◆ WHAT YOU NEED TO DO
Every line that contains "burst" must be located and copied from the data.

◆ DATA FOR THE TASK
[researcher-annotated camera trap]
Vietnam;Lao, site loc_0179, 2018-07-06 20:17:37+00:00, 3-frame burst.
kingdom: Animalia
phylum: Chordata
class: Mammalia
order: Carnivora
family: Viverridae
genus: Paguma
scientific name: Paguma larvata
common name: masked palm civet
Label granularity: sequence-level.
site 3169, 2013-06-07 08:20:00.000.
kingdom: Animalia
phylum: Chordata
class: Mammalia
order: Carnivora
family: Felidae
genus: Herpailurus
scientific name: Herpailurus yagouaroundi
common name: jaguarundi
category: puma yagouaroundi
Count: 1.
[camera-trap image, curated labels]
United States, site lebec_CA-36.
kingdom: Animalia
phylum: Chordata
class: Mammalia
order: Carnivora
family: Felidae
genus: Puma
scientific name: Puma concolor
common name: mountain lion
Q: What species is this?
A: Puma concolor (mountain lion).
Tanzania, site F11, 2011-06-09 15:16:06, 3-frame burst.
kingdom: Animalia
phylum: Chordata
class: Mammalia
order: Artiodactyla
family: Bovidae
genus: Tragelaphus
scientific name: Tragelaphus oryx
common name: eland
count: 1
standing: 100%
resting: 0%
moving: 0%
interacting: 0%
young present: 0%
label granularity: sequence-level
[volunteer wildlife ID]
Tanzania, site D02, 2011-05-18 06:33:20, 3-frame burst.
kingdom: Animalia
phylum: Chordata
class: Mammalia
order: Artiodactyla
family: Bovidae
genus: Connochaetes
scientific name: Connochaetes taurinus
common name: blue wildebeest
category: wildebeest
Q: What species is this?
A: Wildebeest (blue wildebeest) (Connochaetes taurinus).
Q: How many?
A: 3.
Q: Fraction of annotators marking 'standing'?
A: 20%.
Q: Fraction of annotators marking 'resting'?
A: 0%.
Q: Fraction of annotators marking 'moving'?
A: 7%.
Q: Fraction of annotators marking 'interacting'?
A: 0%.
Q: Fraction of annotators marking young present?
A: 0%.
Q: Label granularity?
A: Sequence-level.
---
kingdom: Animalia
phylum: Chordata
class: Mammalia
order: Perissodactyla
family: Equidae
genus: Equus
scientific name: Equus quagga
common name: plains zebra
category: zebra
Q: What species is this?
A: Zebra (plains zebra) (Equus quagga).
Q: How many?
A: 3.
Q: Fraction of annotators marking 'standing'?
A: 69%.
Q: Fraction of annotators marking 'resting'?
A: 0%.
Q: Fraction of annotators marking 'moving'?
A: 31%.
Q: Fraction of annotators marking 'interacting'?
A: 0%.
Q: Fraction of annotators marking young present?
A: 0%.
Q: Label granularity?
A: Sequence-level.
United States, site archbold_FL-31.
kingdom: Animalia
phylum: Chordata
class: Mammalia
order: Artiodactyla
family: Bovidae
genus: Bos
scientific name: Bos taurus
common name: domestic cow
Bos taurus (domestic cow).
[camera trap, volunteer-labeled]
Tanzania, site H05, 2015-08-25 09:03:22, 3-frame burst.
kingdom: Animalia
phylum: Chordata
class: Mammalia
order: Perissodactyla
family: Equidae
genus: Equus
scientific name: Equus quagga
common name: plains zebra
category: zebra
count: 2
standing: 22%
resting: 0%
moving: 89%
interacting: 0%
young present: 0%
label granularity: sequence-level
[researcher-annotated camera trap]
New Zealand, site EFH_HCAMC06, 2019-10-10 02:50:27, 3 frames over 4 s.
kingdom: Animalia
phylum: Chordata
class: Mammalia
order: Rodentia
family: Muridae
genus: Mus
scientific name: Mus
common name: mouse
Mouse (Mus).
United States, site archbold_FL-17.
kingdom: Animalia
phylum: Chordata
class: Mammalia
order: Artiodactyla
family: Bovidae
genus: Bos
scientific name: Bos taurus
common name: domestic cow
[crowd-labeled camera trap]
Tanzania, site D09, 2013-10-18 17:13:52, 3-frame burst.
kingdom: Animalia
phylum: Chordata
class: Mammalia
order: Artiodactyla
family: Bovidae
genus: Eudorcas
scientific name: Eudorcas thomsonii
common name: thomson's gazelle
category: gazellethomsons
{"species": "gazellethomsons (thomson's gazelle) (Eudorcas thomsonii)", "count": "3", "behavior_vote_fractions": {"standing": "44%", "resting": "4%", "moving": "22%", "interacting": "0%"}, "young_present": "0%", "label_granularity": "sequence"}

◆ EXPECTED ANSWER
Vietnam;Lao, site loc_0179, 2018-07-06 20:17:37+00:00, 3-frame burst.
Tanzania, site F11, 2011-06-09 15:16:06, 3-frame burst.
Tanzania, site D02, 2011-05-18 06:33:20, 3-frame burst.
Tanzania, site H05, 2015-08-25 09:03:22, 3-frame burst.
Tanzania, site D09, 2013-10-18 17:13:52, 3-frame burst.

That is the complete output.